» 課題 a
このあとに続く本文ではなく、その後ろに置かれたエントリについて、すべての行を1行につき1つの文字列とし、空行を除いたJSON配列で示してください。画像は回答に含めないでください。

» 本文
*-*-*

参院選、私たちの挑戦と敗北。
この夏、私たちの挑戦は失敗した。
3年前、18歳選挙権が導入された。
お笑いの力で、政治に対する敷居を下げたい。
そう思い、株式会社 笑下村塾を設立した。
この3年間、前回の参議院選挙から
ずっと走り続けた。
貯金が0になったこともあった。
でも、クラウドファンディングでお金が集まった。
仲間が大きな病になってしまった。
でも、オンラインサロンのメンバーが支えてくれた。
そして、友人が大企業を辞め転職してくれた。
総務省と一緒に学校現場で使える動画を作った。
国会に芸人さん100人集まりライブをやった。
この3年間、確実に笑下村塾は、人や社会を巻き込みながら、大きくなってきた。
そう信じていた。
戦後2番目に低い投票率
しかし、今回の参議院選挙は、
戦後2番目に低い投票率ー。
18歳の投票率が51%から34%に下がった。(参院選で比較)
なぜ投票率が低かったのか、
全体の総括は、ブログで記載しました。
「なぜ18歳は選挙に行かなかったのか検証しました」
https://ameblo.jp/takamatsu-nana/entry-12497944113.html
(noteでも時間ができたら、まとめます!)
今回は、私たちの活動について自己検証をしたいと思います。参院選では、出張授業とSNS、2つに注力をいれました。
①47都道府県対抗 投票率バトル
「もっとも18歳が選挙に行かない県は?」
18歳の投票率ワースト10の県に
無料で出張授業に行くことにした。
費用200万円はクラウドファンディングをした。
https://camp-fire.jp/projects/view/166465
ご支援してくださった方、本当にありがとうございます。あと3日です。ご拡散お願いします。
これをやったのには、狙いがある。
これは、社長相川美菜子が発案者だが、そういえば遡ること6年ぐらい前?
「秘密のケンミンSHOW」という番組に出演させていただいた時に、都道府県のランキングや帰属意識のすごさに驚いた。
自分の県が、何かのワースト1位に選ばれたらショックではないか。
その汚名返上のため、頑張るのではないか。
今回ワースト10に選ばれた県の人が頑張ることで、順位が入れ替わり、新たにワースト10にノミネートされた県が抜け出すために頑張る。この競争を繰り返すことで、全体の投票率が上がるのではないだろうか。
そう考えた私たちは、
初めて出張授業に行く学校の地域を限定した。
しかし、私はこのクラファンをやると決意したすぐ後に、盲腸で入院し、事務所はてんやわんや。
退院後、6月末にお金は徐々に集まり始めているものの学校が決まっていないというハプニングが発生。学校の募集を開始していなかった。。。
7月1日から実質動き始めた。SNSで受け入れ学校を募り、各都道府県の学校の電話をリストアップし、ひたすら電話をした。
いろんな人脈を駆使し、1週間でほとんどの県での開催が決まった。皆さま、拡散のご協力いただき、ありがとうございます。私は退院間もなくで、ふらふらしていたので、あまり私自身は機能していませんでしたが、ひたすらインターン生や作家さんの勤務日を増やしてもらうお願いをし、facebookでその県の知り合いがいないか探した。

*-*-*

» 使用データ

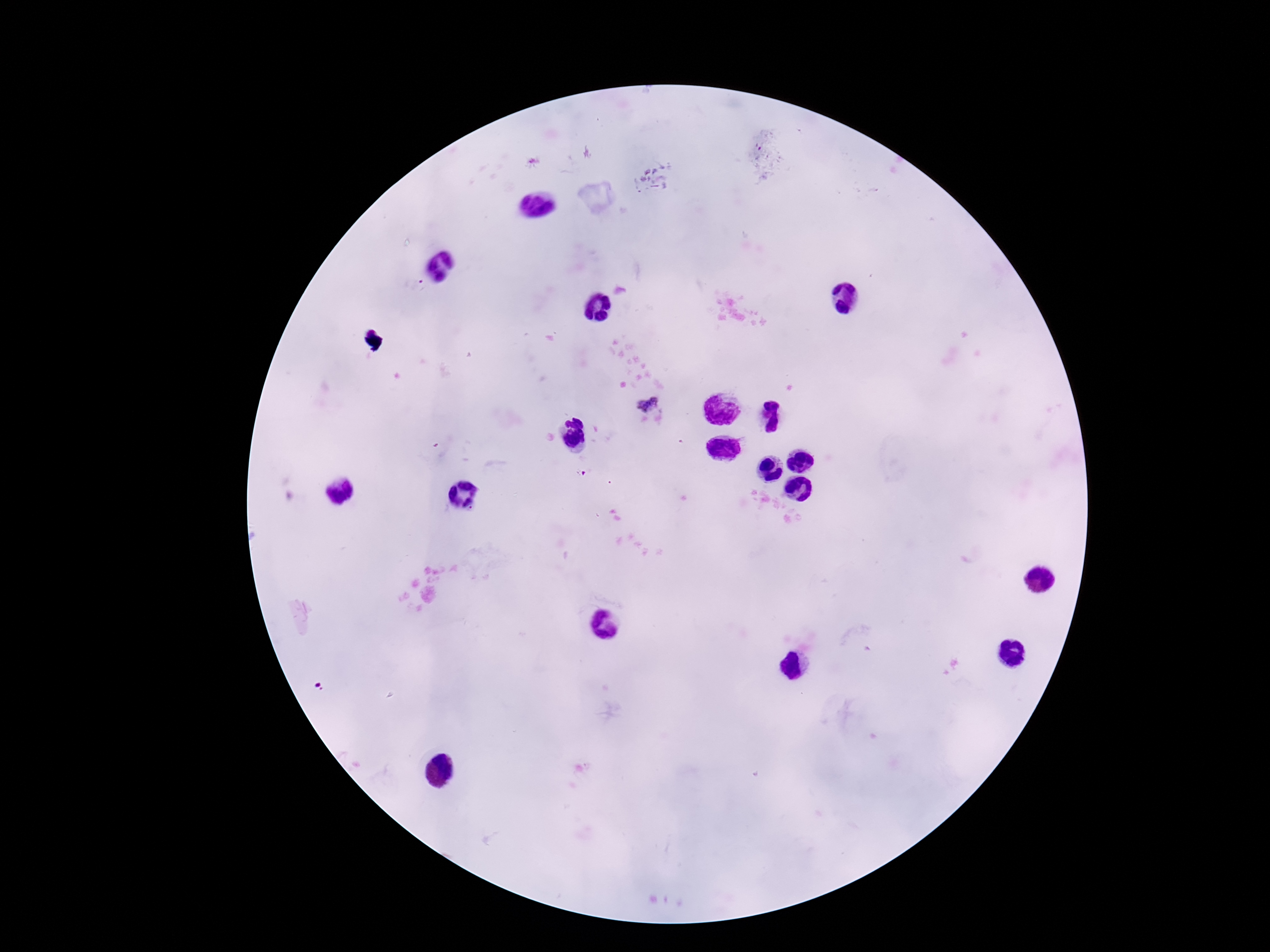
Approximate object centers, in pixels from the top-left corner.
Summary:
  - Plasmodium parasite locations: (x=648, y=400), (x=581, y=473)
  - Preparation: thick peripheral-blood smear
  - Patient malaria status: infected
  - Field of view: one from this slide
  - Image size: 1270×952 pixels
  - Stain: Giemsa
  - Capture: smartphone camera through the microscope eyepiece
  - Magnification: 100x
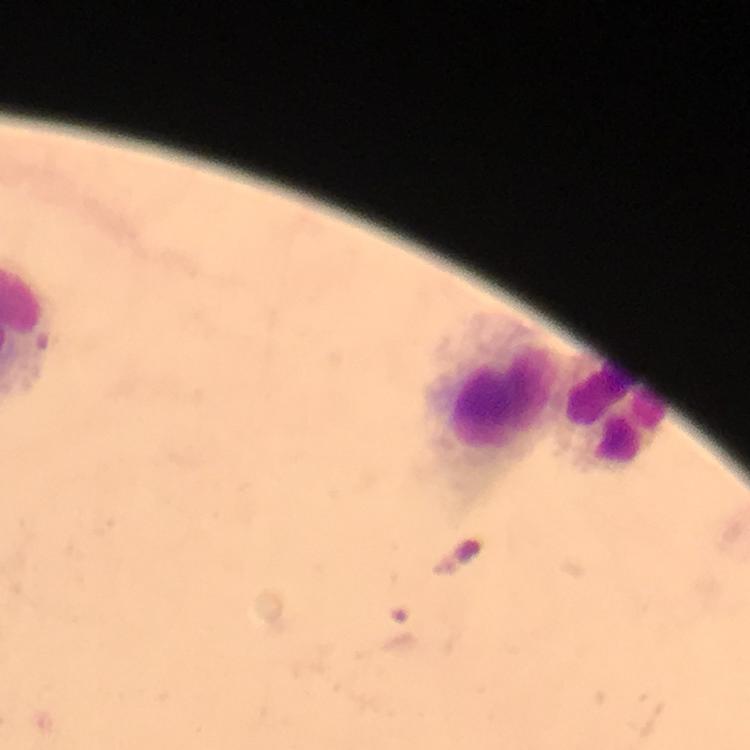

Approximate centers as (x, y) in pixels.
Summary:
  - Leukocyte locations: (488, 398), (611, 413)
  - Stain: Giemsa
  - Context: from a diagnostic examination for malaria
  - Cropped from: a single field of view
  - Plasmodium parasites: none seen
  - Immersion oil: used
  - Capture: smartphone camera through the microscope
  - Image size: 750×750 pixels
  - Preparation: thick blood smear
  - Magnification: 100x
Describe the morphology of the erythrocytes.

*-*-*

» 課題 b
本文のうち、「https://ameblo.jp/takamatsu-nana/entry-12497944113.html」から始まり「や帰属意識のすごさに驚いた。」まで続く部分を、一字一句変えずに抜き出してください。

» 模範解答 a
[
  "Approximate object centers, in pixels from the top-left corner.",
  "Summary:",
  "  - Plasmodium parasite locations: (x=648, y=400), (x=581, y=473)",
  "  - Preparation: thick peripheral-blood smear",
  "  - Patient malaria status: infected",
  "  - Field of view: one from this slide",
  "  - Image size: 1270×952 pixels",
  "  - Stain: Giemsa",
  "  - Capture: smartphone camera through the microscope eyepiece",
  "  - Magnification: 100x",
  "Approximate centers as (x, y) in pixels.",
  "Summary:",
  "  - Leukocyte locations: (488, 398), (611, 413)",
  "  - Stain: Giemsa",
  "  - Context: from a diagnostic examination for malaria",
  "  - Cropped from: a single field of view",
  "  - Plasmodium parasites: none seen",
  "  - Immersion oil: used",
  "  - Capture: smartphone camera through the microscope",
  "  - Image size: 750×750 pixels",
  "  - Preparation: thick blood smear",
  "  - Magnification: 100x",
  "Describe the morphology of the erythrocytes."
]

» 模範解答 b
https://ameblo.jp/takamatsu-nana/entry-12497944113.html
(noteでも時間ができたら、まとめます!)
今回は、私たちの活動について自己検証をしたいと思います。参院選では、出張授業とSNS、2つに注力をいれました。
①47都道府県対抗 投票率バトル
「もっとも18歳が選挙に行かない県は?」
18歳の投票率ワースト10の県に
無料で出張授業に行くことにした。
費用200万円はクラウドファンディングをした。
https://camp-fire.jp/projects/view/166465
ご支援してくださった方、本当にありがとうございます。あと3日です。ご拡散お願いします。
これをやったのには、狙いがある。
これは、社長相川美菜子が発案者だが、そういえば遡ること6年ぐらい前?
「秘密のケンミンSHOW」という番組に出演させていただいた時に、都道府県のランキングや帰属意識のすごさに驚いた。